Understanding what clang is doing in assembly, dec

2019-08-22 01:55发布

问题:

Consider the following code, in C++:

#include <cstdlib>

std::size_t count(std::size_t n)
{
    std::size_t i = 0;
    while (i < n) {
        asm volatile("": : :"memory");
        ++i;
    }
    return i;
}

int main(int argc, char* argv[])
{
    return count(argc > 1 ? std::atoll(argv[1]) : 1);
}

It is just a loop that is incrementing its value, and returns it at the end. The asm volatile prevents the loop from being optimized away. We compile it under g++ 8.1 and clang++ 5.0 with the arguments -Wall -Wextra -std=c++11 -g -O3.

Now, if we look at what compiler explorer is producing, we have, for g++:

count(unsigned long):
  mov rax, rdi
  test rdi, rdi
  je .L2
  xor edx, edx
.L3:
  add rdx, 1
  cmp rax, rdx
  jne .L3
.L2:
  ret
main:
  mov eax, 1
  xor edx, edx
  cmp edi, 1
  jg .L25
.L21:
  add rdx, 1
  cmp rdx, rax
  jb .L21
  mov eax, edx
  ret
.L25:
  push rcx
  mov rdi, QWORD PTR [rsi+8]
  mov edx, 10
  xor esi, esi
  call strtoll
  mov rdx, rax
  test rax, rax
  je .L11
  xor edx, edx
.L12:
  add rdx, 1
  cmp rdx, rax
  jb .L12
.L11:
  mov eax, edx
  pop rdx
  ret

and for clang++:

count(unsigned long): # @count(unsigned long)
  test rdi, rdi
  je .LBB0_1
  mov rax, rdi
.LBB0_3: # =>This Inner Loop Header: Depth=1
  dec rax
  jne .LBB0_3
  mov rax, rdi
  ret
.LBB0_1:
  xor edi, edi
  mov rax, rdi
  ret
main: # @main
  push rbx
  cmp edi, 2
  jl .LBB1_1
  mov rdi, qword ptr [rsi + 8]
  xor ebx, ebx
  xor esi, esi
  mov edx, 10
  call strtoll
  test rax, rax
  jne .LBB1_3
  mov eax, ebx
  pop rbx
  ret
.LBB1_1:
  mov eax, 1
.LBB1_3:
  mov rcx, rax
.LBB1_4: # =>This Inner Loop Header: Depth=1
  dec rcx
  jne .LBB1_4
  mov rbx, rax
  mov eax, ebx
  pop rbx
  ret

Understanding the code generated by g++, is not that complicated, the loop being:

.L3:
  add rdx, 1
  cmp rax, rdx
  jne .L3

every iteration increments rdx, and compares it to rax that stores the size of the loop.

Now, I have no idea of what clang++ is doing. Apparently it uses dec, which is weird to me, and I don't even understand where the actual loop is. My question is the following: what is clang doing?
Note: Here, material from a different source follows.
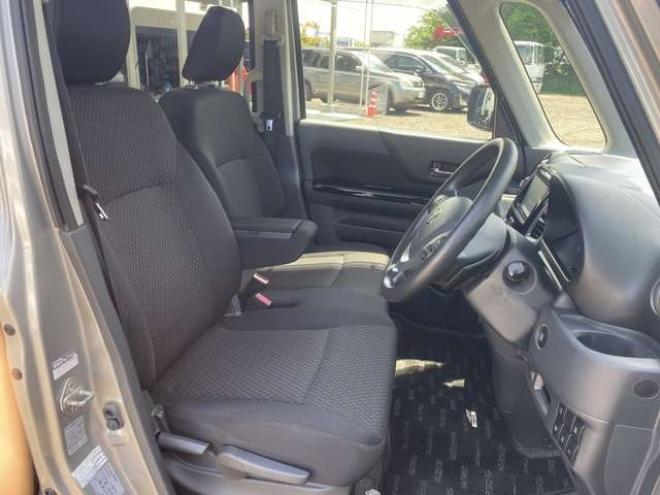 スペーシアカスタム GSターボ デュアルカメラブレーキサポート装着車 4WD　 660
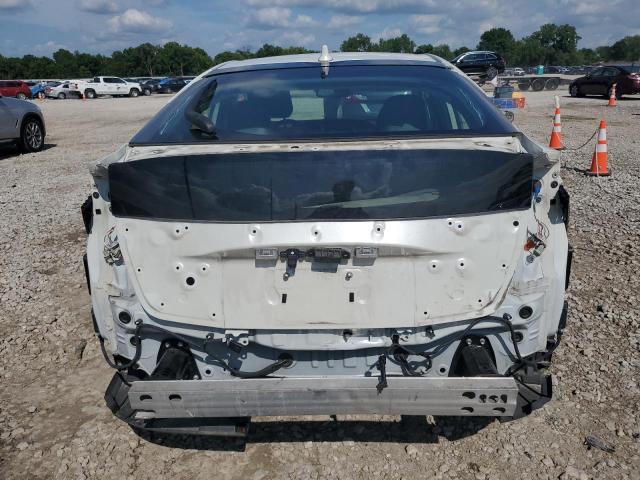 2020 TOYOTA PRIUS L JTDKARFU8L3106865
(I am looking for comments about the clang assembly code to describe what is done at each step and how it actually works).

回答1:

The effect of the function is to return n, either by counting up to n and returning the result, or by simply returning the passed-in value of n. The clang code does the latter. The counting loop is here:

   mov rax, rdi
.LBB0_3: # =>This Inner Loop Header: Depth=1
  dec rax
  jne .LBB0_3
  mov rax, rdi
  ret

It begins by copying the value of n into rax. It decrements the value in rax, and if the result is not 0, it jumps back to .LBB0_3. If the value is 0 it falls through to the next instruction, which copies the original value of n into rax and returns.

There is no i stored, but the code does the loop the prescribed number of times, and returns the value that i would have had, namely, n.